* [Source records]
* * *

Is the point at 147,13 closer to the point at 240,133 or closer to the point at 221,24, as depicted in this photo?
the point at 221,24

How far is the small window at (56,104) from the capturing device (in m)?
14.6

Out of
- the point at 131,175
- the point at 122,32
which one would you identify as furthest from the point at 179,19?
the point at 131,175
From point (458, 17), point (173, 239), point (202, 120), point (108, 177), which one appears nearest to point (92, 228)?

* * *

* [Short exercise] Reproduce all of the items above verbatim, keeping every line intact.

* [Task solution]
Is the point at 147,13 closer to the point at 240,133 or closer to the point at 221,24, as depicted in this photo?
the point at 221,24

How far is the small window at (56,104) from the capturing device (in m)?
14.6

Out of
- the point at 131,175
- the point at 122,32
which one would you identify as furthest from the point at 179,19?
the point at 131,175
From point (458, 17), point (173, 239), point (202, 120), point (108, 177), which one appears nearest to point (92, 228)?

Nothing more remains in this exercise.